作業課題 A:
キーボードにたどり着いた経緯を語る本文で、筆者がたまたま家電量販店で買ったキーボードは何ですか。
作業課題 B:
キーボードにたどり着いた経緯を語る本文を、最後の文のあとから書き継いでください。

本文:
# # # # #

僕がどのようにこのキーボードにたどり着いたか

2018年5月、僕は初Macを手にして、とりあえずタイピング練習をはじめた。タイピングが楽にできればどのパソコン作業のハードルも1段階下がると思ったからだ。そして、タイピングができればインターネット上でのコミュニケーションが快適になる。いいことしかない。そう思って練習を続けてあっという間に1ヶ月が経った頃、毎日見ていた「Apple信者1億人創出計画」でとある記事を発見する。

まだ、使ってないの?HHKBを6ヶ月使用レビュー!「世界一のBluetoothキーボード」

このサイトの管理人でもあるうぉずさんは、購入煽りを嫌う傾向のあるブロガーさんだ。しかし、今回は凄まじい勢いで煽っている。「珍しいことが起こっている」と思い記事を読んだ僕は、衝撃を受けた。ただの入力デバイスのために3万円も払うという考え方がこの世に存在していることに。ただ、ちょうどタイピングを練習していた僕はその考え方に興味を持った。そして、たまたま家電量販店にあったREALFORCE 108UBKを購入した結果、静電容量無節点方式の驚くべき打鍵感によって、あっという間にキーボード沼に引き摺り込まれ、REALFORCE購入後半年でHHKBを購入するのであった。

# # # # #

元データ:
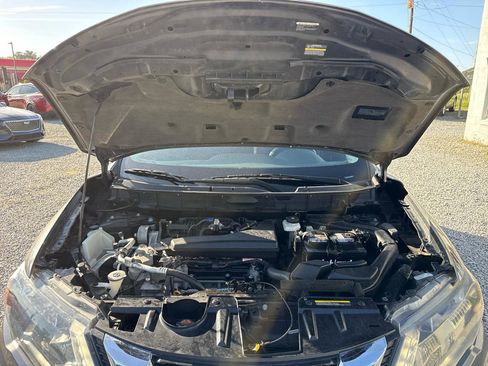 Used 2018 Nissan Rogue SV image 25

# # # # #

回答 A:
REALFORCE 108UBKです。

回答 B:
今回レビューするHHKBのモデル

HHKB Professional 2 Type-S 英語配列/白 購入時期:2019年1月

HHKB Professional BT 英語配列 無刻印/墨 購入時期:2020年5月

HHKB Pro 2 Type-Sには、「HHKB吸振マットHG(Professionalシリーズ用)」を2021年5月に装着しました。それについては後述します。

※2021年6月、HHKB Pro BTにも「HHKB吸振マットHG(Professional BTシリーズ用)」を装着しました。

HHKB共通のメリット

HHKBの完成度は非常に高い。そして値段も高い。だからこそ、購入した後に後悔して欲しくない。だからこそ、メリットもデメリットも隠さず伝えていこうと思う。まずはメリットから。

US変態配列

そもそもこのキーボードを購入第1候補に挙げる人は、かな入力はしないだろう。かな入力をする人は、REALFORCEなどのJIS配列 フルサイズキーボードを購入検討すると思われる。そのため、今回はローマ字入力前提で話をしていく。

僕が所有している2台のHHKBはどちらもUS配列だ。それは、HHKBがもともとUS配列前提で開発されていたこともあるが、他にも大きな理由がある。それがこちら。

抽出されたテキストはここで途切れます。